The two tabs here are
Speech Recognition: This pane has two tabs of its own: Settings and Commands. With Speakable Items toggled on, you can control Snow Leopard with spoken commands.
Settings tab: If you have more than one microphone, you can select which one you want to use as well as set the input volume with the Calibrate button. You can change the Listening key (Esc by default) and specify whether your Mac should listen only while the key is pressed or whether the Listening Key toggles listening on and off.
You can also change the name of your computer (using the Keyword box) and whether that name is required before a command. From the Play This Sound pop-up menu, you can indicate what sound effect Mac OS X plays when it recognizes a speech command. (Optionally, Snow Leopard can confirm the command by speaking it if you enable the Speak Command Acknowledgement check box.)

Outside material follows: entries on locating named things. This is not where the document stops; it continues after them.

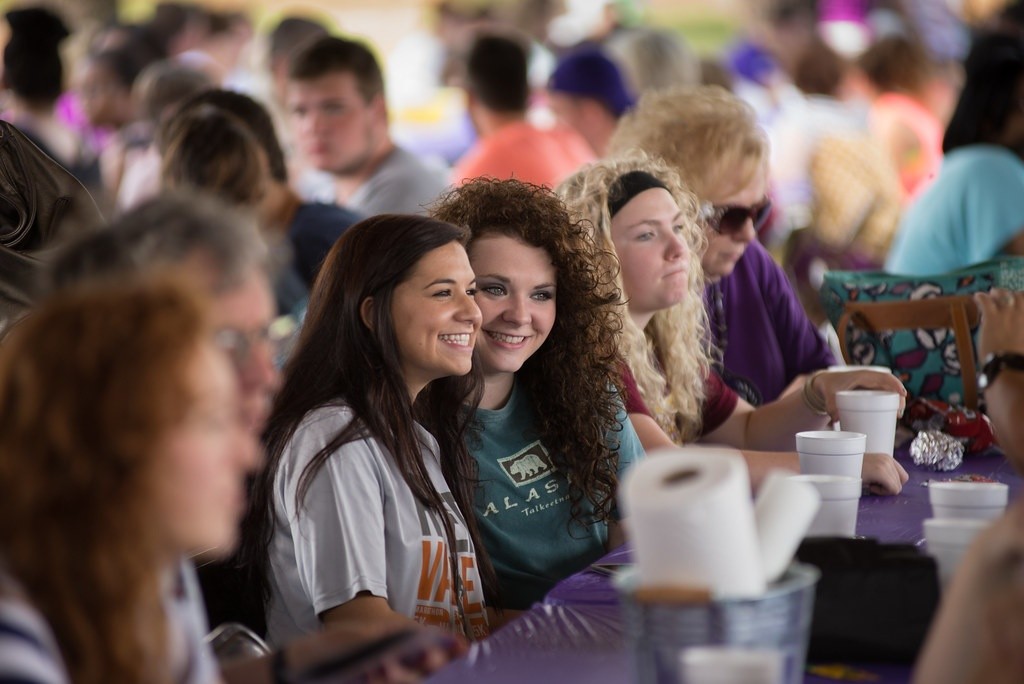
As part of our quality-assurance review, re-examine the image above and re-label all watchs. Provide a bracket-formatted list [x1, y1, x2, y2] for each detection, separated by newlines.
[976, 350, 1024, 390]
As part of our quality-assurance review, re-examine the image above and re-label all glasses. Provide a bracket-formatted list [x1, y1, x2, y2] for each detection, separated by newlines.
[706, 194, 773, 236]
[217, 314, 300, 355]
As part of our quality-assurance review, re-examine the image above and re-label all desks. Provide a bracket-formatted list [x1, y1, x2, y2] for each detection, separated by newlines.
[416, 452, 1024, 684]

Commands tab: Here you can select which types of commands are available as well as whether exact wording of command names is required. Click the self-named button to open the Speakable Items Folder from this pane.
Text to Speech: Here’s a fun pane. Click a voice from the System Voice pop-up menu, and Mac OS X uses that voice to speak to you from dialogs and applications. You can set the Speaking Rate (from Slow to Fast) and play a sample by clicking the Play button. (Try Zarvox, Bubbles, and Pipe Organ.)
The Announce When Alerts are Displayed feature actually speaks the text within alert dialogs; to configure spoken alerts, click the Set Alert Options button. You can optionally add a phrase before the text, which you can choose from the Phrase pop-up menu. To add a phrase to the list, like Don’t Panic!, choose Edit Phrase List from the list. Move the Delay slider to specify how much time your Mac waits before reading the dialog to you.
You can also optionally announce when an application wants your attention, and Snow Leopard can speak the text that’s currently selected within an application when you press a key that you specify.
This pane also provides a couple of convenient shortcut buttons that take you to other speech centers within System Preferences, specifically, the Date & Time and Universal Access panes.